Linda Lopez has a super power: she knows how to see beyond reality, into a world where inanimate objects are alive, and nothing is exactly as it seems. In order to see things in ‘Linda-vision,’ we must consciously un-learn our habitual ways of looking at and categorizing the world. Her abstract sculptures give life to domestic objects – plants, rugs, piles of clothes – the mundane materials of daily life that many of us take for granted. While there is no literal translation, a playful lump might be the strange silhouette of a pile of objects on a table. Nets are good for catching feelings or emotions, and a plump dust furry could represent the passage of time and the accumulation of detritus. Lopez’s relationship to objects in her sculptural world is empathetic; she projects their lives and experiences into both the past and the future.

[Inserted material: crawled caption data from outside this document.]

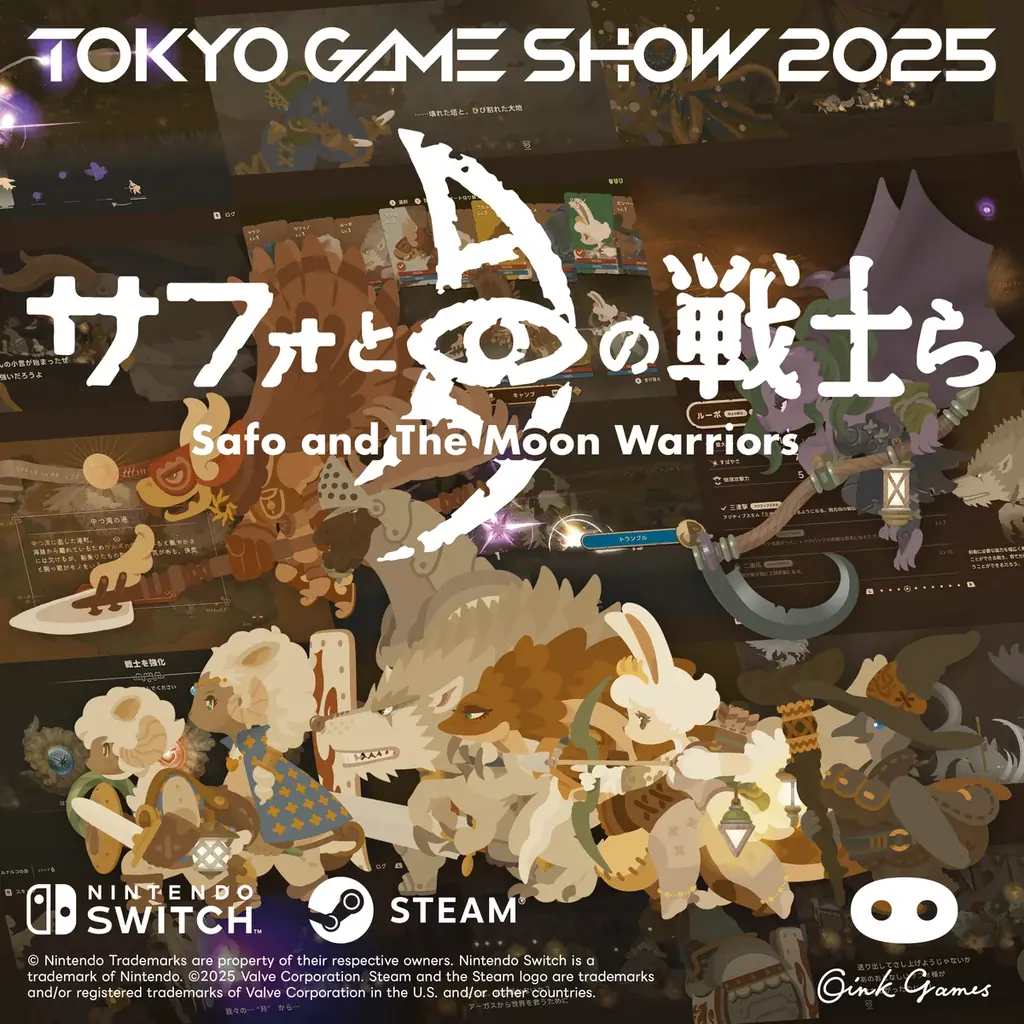 【東京ゲームショウ2025】オインクゲームズブース出展情報。発売中の新作「チルっと焚き火ソン」や開発中の「サフォと月の戦士ら」を体験しよう。 画像 3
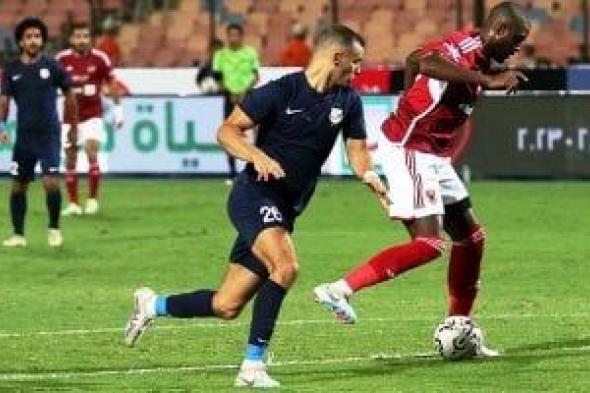 الأهلي ضد إنبي .. ثلاثية تحسم آخر مواجهة للأحمر في كأس مصر
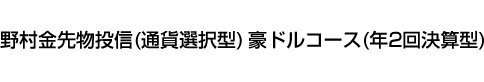 野村金先物投信(通貨選択型)豪ドルコース(年2回決算型)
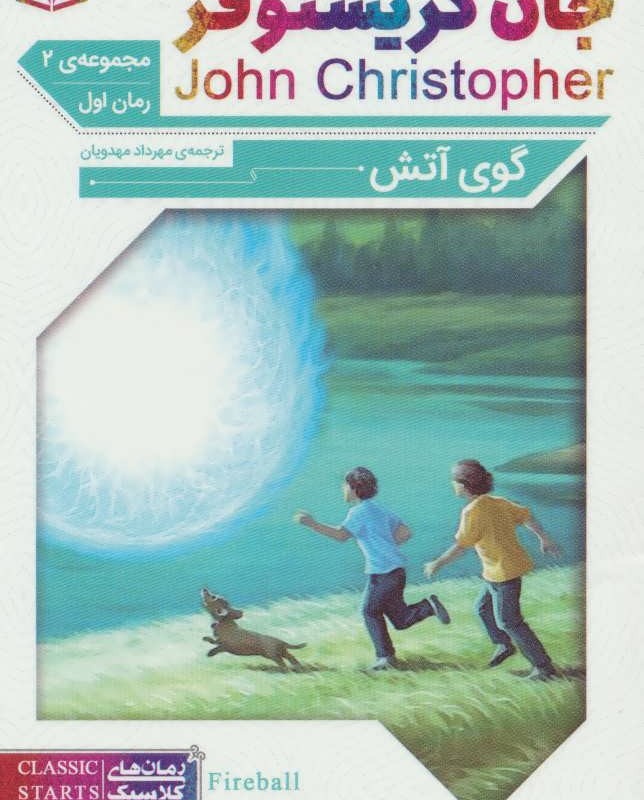 رمان های کلاسیک63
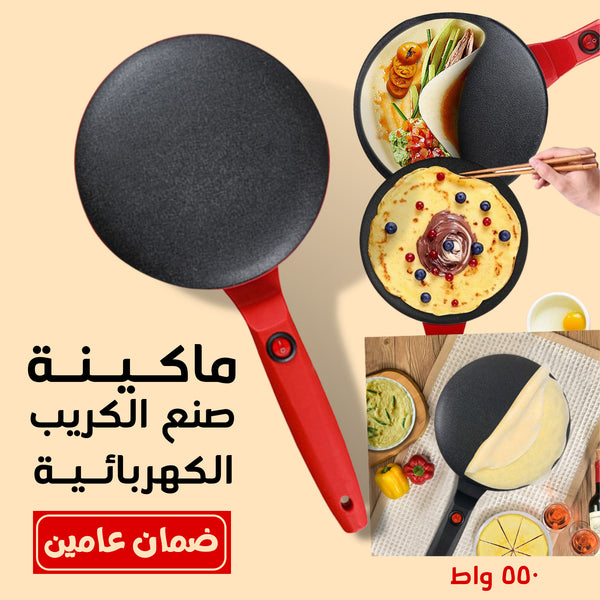 ماكينة صنع الكريب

When you see Marc Mitchell’s paintings in photographs or from a distance, they look slick, glossy, digital, and perfect – entirely ‘of the now.’ But encounter one of his artworks in person, and they reveal themselves as almost completely analog in process. Marc seamlessly blends the past and the present, creating a Mobius strip of historical references and pop culture trends: gritty Xerox smudges, custom guitar shapes, hair metal bands, and dizzying dazzle camouflage all influence the look of his work. Mitchell asserts that trends in both fine art and pop culture are cyclical, so ideas that were formerly cutting-edge often fall out of favor, only to find an enthusiastic new audience generations hence. This approach allows for sampling and remixing elements from the past to create new forms. Marc Mitchell earned a Bachelor of Science degree from the University of Tampa in Florida and a Master of Fine Arts degree from Boston University. He currently serves a dual appointment as Curator and Director of Exhibitions and Associate Professor of Art for University of Arkansas at Fayetteville.
The exhibit continues in the Trinity Gallery for Arkansas Artists through November 4, 2018.